Copy out everything from the line containing "Viewed in this" down to the end of the material, keeping every character unchanged.

[Rows of spatial question data]
━━━━━━━━

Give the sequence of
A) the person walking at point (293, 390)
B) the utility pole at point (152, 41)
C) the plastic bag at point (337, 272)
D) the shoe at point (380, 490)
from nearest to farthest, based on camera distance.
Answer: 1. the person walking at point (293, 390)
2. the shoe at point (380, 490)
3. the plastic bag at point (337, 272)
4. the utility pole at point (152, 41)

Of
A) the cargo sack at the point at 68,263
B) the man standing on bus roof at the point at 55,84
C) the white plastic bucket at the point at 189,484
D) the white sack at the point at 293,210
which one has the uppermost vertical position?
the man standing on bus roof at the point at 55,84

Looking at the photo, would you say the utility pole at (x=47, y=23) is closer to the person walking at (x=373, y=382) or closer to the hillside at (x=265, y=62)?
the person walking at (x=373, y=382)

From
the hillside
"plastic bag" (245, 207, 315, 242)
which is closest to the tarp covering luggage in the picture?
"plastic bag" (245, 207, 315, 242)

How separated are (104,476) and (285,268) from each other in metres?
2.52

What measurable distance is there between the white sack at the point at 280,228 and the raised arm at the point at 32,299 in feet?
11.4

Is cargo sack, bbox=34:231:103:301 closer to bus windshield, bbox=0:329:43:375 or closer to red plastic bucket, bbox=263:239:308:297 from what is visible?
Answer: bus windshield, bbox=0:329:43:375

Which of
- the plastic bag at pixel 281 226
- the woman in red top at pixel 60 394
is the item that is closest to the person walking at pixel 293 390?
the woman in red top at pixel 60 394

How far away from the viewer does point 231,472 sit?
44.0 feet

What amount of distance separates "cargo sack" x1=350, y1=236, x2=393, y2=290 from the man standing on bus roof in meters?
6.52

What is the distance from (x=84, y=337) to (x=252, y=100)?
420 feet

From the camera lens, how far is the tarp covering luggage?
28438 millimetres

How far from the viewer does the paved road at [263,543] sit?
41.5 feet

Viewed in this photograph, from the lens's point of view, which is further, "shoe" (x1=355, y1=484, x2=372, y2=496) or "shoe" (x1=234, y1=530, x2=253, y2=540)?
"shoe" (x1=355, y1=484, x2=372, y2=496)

━━━━━━━━

Finished exercise:
Viewed in this photograph, from the lens's point of view, which is further, "shoe" (x1=355, y1=484, x2=372, y2=496) or "shoe" (x1=234, y1=530, x2=253, y2=540)?
"shoe" (x1=355, y1=484, x2=372, y2=496)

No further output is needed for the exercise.